Reading text>
When you listened on TV to public spokespeople explain what was going on after two bombings, three deaths, more than 170 injuries, you felt — to the extent possible — comforted. You heard good sense being spoken, an avoidance of anything panicky, care not to come to premature conclusions and ironclad determination to capture the guilty.
Guard against disaster
Being ready for a disaster is a big part of what we need. There are dangers of biological and chemical and even nuclear terrorist attacks that we can never be assured we can stop, no matter what our military does abroad or how incredibly well our intelligence agents and police perform. Since 9/11, we have thwarted some murderous schemes, but then there was Fort Hood and now there is Boston, and we have to grasp the importance of containing the tragic possibilities.That containment could be the difference between hundreds of lives lost and tens or even hundreds of thousands. At sessions on the terrorist threat sponsored by the Heritage Foundation in recent years, I’ve been convinced we’re moving forward but not fast enough and with too many hitches. One expert, a retired U.S. Air Force colonel named Randall Larsen, believes a major hit is inevitable, but that the answer is not to waltz in fear. It’s to act practically.

Supplied material>

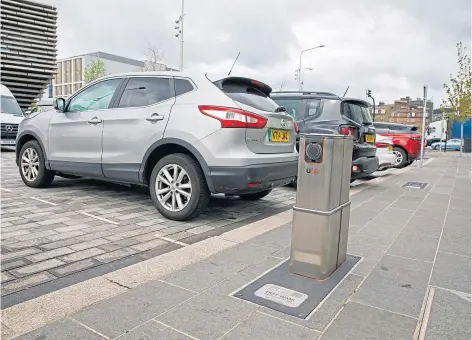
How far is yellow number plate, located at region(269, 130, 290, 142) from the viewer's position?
4.41 meters

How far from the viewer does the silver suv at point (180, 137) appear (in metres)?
4.06

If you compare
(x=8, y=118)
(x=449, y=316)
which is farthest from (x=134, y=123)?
(x=8, y=118)

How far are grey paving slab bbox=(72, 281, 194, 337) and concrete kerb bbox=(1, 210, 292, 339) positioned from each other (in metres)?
0.09

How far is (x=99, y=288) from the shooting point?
99.4 inches

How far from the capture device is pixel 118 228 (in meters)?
4.02

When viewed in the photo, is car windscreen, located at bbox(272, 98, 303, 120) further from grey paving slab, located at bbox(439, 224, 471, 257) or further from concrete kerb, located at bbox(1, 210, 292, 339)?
concrete kerb, located at bbox(1, 210, 292, 339)

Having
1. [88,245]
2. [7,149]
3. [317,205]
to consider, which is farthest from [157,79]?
[7,149]

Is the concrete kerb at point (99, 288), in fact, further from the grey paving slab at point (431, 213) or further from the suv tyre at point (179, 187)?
the grey paving slab at point (431, 213)

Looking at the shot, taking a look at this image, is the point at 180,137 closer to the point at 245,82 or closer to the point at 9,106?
the point at 245,82

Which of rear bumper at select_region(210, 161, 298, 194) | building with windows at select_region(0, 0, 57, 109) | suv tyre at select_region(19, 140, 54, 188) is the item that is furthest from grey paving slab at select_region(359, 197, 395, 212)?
building with windows at select_region(0, 0, 57, 109)

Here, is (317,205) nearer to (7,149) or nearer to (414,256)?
(414,256)

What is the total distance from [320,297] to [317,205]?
637 millimetres

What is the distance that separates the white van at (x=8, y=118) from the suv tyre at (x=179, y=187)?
32.7 ft

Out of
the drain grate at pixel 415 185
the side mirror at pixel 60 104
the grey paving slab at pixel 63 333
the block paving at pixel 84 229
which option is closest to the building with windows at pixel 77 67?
the drain grate at pixel 415 185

Activity list>
a: Can you transcribe the passage on terrorism preparedness, starting at "When you listened" and ending at "capture the guilty."?
b: Could you go on with the passage on terrorism preparedness from where it stops?
No task here concerns the data.

Exercise answers>
a:
When you listened on TV to public spokespeople explain what was going on after two bombings, three deaths, more than 170 injuries, you felt — to the extent possible — comforted. You heard good sense being spoken, an avoidance of anything panicky, care not to come to premature conclusions and ironclad determination to capture the guilty.

b:
I’ve liked it that President Barack Obama has not practiced what he preached as a candidate in 2008. We still have indefinite detention, we still have Guantanamo, we still have the Patriot Act, we still may have tough interrogations of terrorists — if conducted by other countries. I myself think Obama has gone too far with drones, but I do think this president became another George W. Bush when he was in office for a very practical reason. He learned if he wasn’t, we could lose a city or two or three.
I have not been impressed by the responses to the tragic shootings we’ve had in Newtown, Conn., and Aurora, Colo. I am not against limited magazine capacity for firearms and background checks before their purchase, but I do not think these steps will do boo to prevent more killings. We have 300 million guns in this country and criminals don’t usually secure theirs legally. I think the answer of the National Rifle Association — to park a cop in every school — is also so much hot air. It doesn’t take a lot of imagination to see why that would not work short of still more steps that would make schools facsimile fortresses — not an America I want.